_Task input_
════════════════════

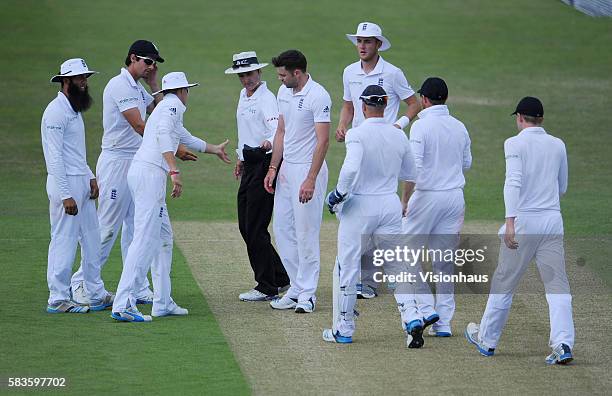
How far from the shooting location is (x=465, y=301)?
1208 cm

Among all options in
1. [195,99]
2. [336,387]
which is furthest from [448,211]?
[195,99]

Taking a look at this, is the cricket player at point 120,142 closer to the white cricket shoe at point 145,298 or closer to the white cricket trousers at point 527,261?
the white cricket shoe at point 145,298

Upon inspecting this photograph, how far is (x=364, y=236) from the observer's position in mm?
10133

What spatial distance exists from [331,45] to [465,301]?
1918 centimetres

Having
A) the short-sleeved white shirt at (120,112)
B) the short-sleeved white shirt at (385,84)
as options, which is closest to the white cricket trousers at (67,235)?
the short-sleeved white shirt at (120,112)

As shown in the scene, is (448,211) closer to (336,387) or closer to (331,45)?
(336,387)

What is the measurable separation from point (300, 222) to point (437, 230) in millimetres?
1606

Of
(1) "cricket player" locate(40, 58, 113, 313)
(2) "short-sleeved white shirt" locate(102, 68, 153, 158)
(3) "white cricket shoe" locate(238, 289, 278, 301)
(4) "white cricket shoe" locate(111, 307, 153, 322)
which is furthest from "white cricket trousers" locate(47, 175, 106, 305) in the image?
(3) "white cricket shoe" locate(238, 289, 278, 301)

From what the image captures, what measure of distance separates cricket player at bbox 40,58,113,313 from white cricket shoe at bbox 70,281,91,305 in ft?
0.33

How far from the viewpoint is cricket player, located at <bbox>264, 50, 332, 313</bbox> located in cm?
1137

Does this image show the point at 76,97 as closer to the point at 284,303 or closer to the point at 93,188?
the point at 93,188

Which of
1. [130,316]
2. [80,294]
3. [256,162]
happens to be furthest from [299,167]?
[80,294]

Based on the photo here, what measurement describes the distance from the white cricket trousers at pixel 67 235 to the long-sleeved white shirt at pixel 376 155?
278 cm

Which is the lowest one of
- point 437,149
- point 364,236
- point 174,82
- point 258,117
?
point 364,236
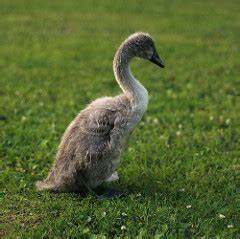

════════════════════

_Do this_
Identify each line in the records that contains the word "from" and copy all of those lines.

_Result for this exercise_
How far from the shooting location is (x=465, y=301)?
which is furthest from [448,211]?
Upon inspecting this photograph, how far is (x=364, y=236) from the observer's position in mm?
What spatial distance exists from [331,45] to [465,301]?
What is the measurable separation from point (300, 222) to point (437, 230) in millimetres?
which is furthest from "white cricket trousers" locate(47, 175, 106, 305) in the image?
From what the image captures, what measure of distance separates cricket player at bbox 40,58,113,313 from white cricket shoe at bbox 70,281,91,305 in ft?
How far from the viewpoint is cricket player, located at <bbox>264, 50, 332, 313</bbox> located in cm?
happens to be furthest from [299,167]?
Based on the photo here, what measurement describes the distance from the white cricket trousers at pixel 67 235 to the long-sleeved white shirt at pixel 376 155?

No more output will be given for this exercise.